Le jour du petit doigt

Et les gens qu’on ne connait pas, les doigts nous manquent pour les compter, d’ailleurs ils ne comptent pas. Il peut bien s’en massacrer, s’en engloutir, s’en génocider des milles et des cents, chaque jours que Dieu fait, avec la rigueur et la grande bonté qui l’a rendu célèbre jusqu’à l’Embaréné. Il peut bien s’en tronçonner des wagons entiers, les gens qu’on ne connait pas on s’en fout. Le jour du récent tremblement de terre de Mexico, le gamin de mon charcutier s’est coupé un auriculaire en jouant avec la machine à jambon. Et bien quand cet estimable commerçant évoque cette date, que croyez-vous qu’il lui en reste ? Etait-ce le jour de la mort de milliers de gens inconnus ? Ou bien était-ce le jour du petit doigt ?

Pierre Desproges, paru dans L’Humanité


8 réflexions sur « Le jour du petit doigt »

  1. Aristide

    « Il peut bien s’en tronçonner des wagons entiers, les gens qu’on ne connait pas on s’en fout. »

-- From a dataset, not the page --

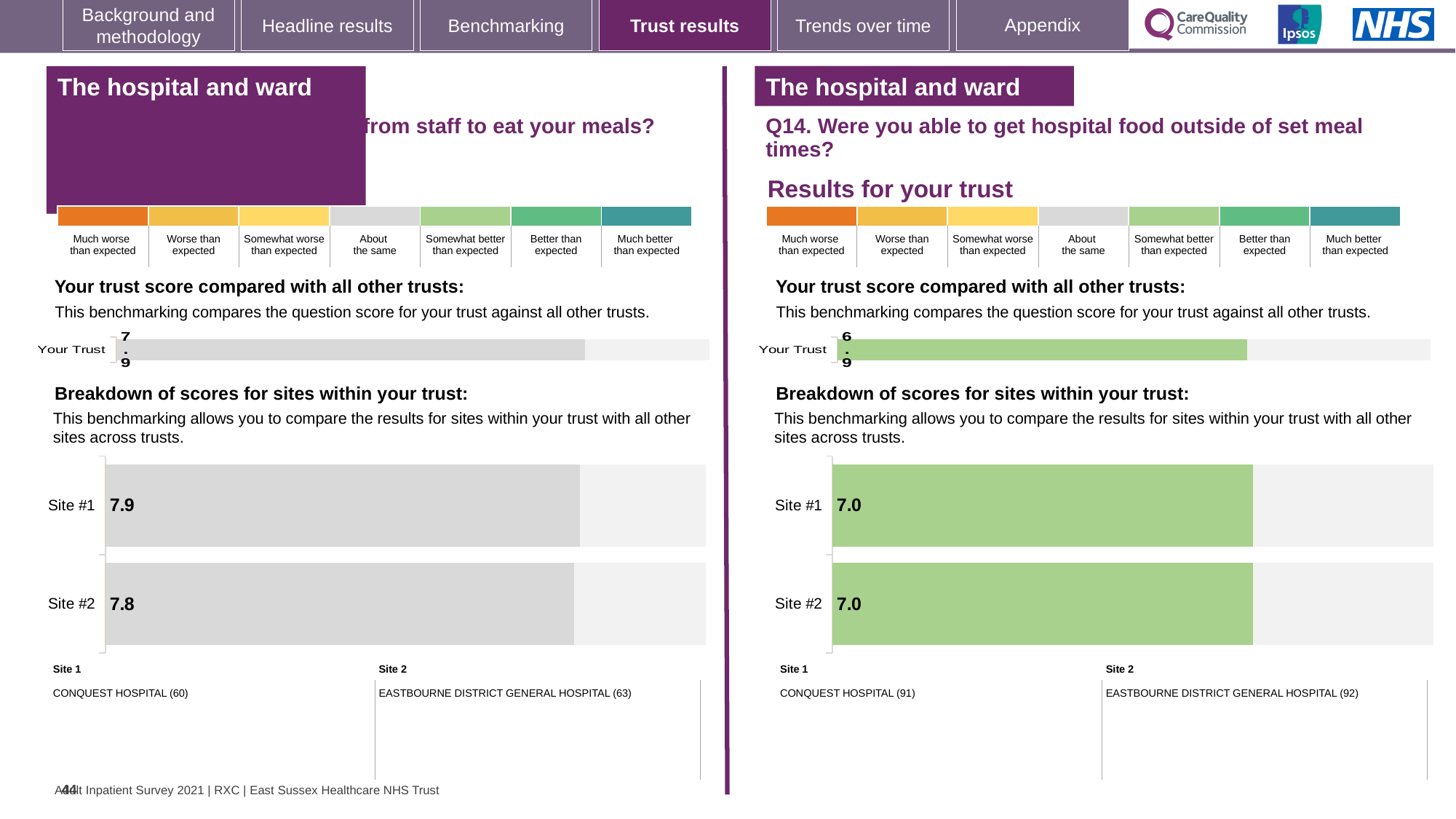
In the Q14 site breakdown chart on the right, what is the score for Site #1? 7.0 In the Q14 site breakdown chart on the right, what is the score for Site #2? 7.0 In the left-hand site breakdown chart, what is the difference between the Site #1 and Site #2 scores? 0.1 In the left-hand site breakdown chart, which site has the higher score? Site #1 On the right-hand side of the slide (Q14), what is the 'Your Trust' score shown in the trust score bar? 6.9 In the left-hand site breakdown chart, what is the score for Site #1? 7.9 How many sites are shown in the Q14 site breakdown chart on the right? 2 What type of chart is used for the site breakdown on the right-hand side of the slide? Bar chart In the Q14 site breakdown chart on the right, what colour are the bars for Site #1 and Site #2? Green According to the site key on the right-hand side, which hospital is Site 2 for Q14? EASTBOURNE DISTRICT GENERAL HOSPITAL (92) On the left-hand side of the slide, what is the 'Your Trust' score shown in the trust score bar? 7.9 In the left-hand site breakdown chart, what is the score for Site #2? 7.8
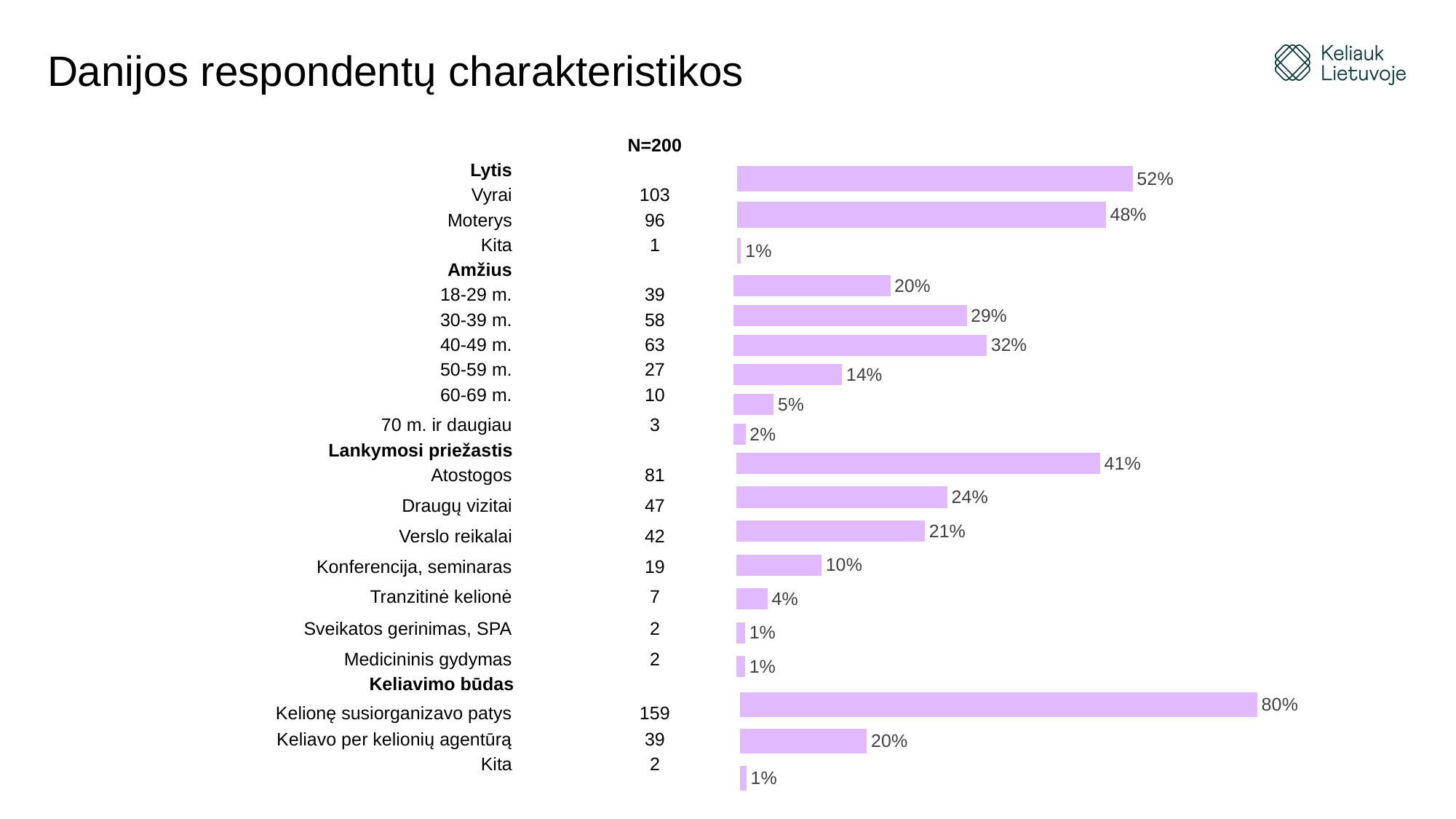
Which is larger, the percentage for Draugų vizitai or for Verslo reikalai? Draugų vizitai What percentage is shown for Kelionę susiorganizavo patys under Keliavimo būdas? 80% What is the difference in percentage points between Vyrai and Moterys? 4 What percentage is shown for Atostogos under Lankymosi priežastis? 41% What percentage is shown for Vyrai in the Lytis section? 52% Which age group in the Amžius section has the highest percentage? 40-49 m. What percentage is shown for the 40-49 m. age group? 32% Which category in the Lankymosi priežastis section has the lowest count? Sveikatos gerinimas, SPA and Medicininis gydymas (2 each) How many age groups are listed in the Amžius section? 6 What is the total number of respondents (N) stated on the slide? 200 What kind of chart is used to show the percentages on the slide? Bar chart What is the difference in percentage points between Kelionę susiorganizavo patys and Keliavo per kelionių agentūrą? 60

    Mais encore heureux ! Sinon, vous imaginez à quoi ressemblerait la vie humaine ? Avec tous ces gens qui souffrent et meurent tous les jours, parfois dans des conditions atroces, si on devait vraiment éprouver de l’empathie pour eux, mais la vie serait un enfer. Autant se flinguer tout de suite.

    1. XP

      J’ai calculé que si une sirène se mettait à hurler dans le métro à chaque fois qu’une personne meurt dans Paris intra-muros, c’est à dire a quelques kilometres maximum, elle sonnerait toute les 20 minutes.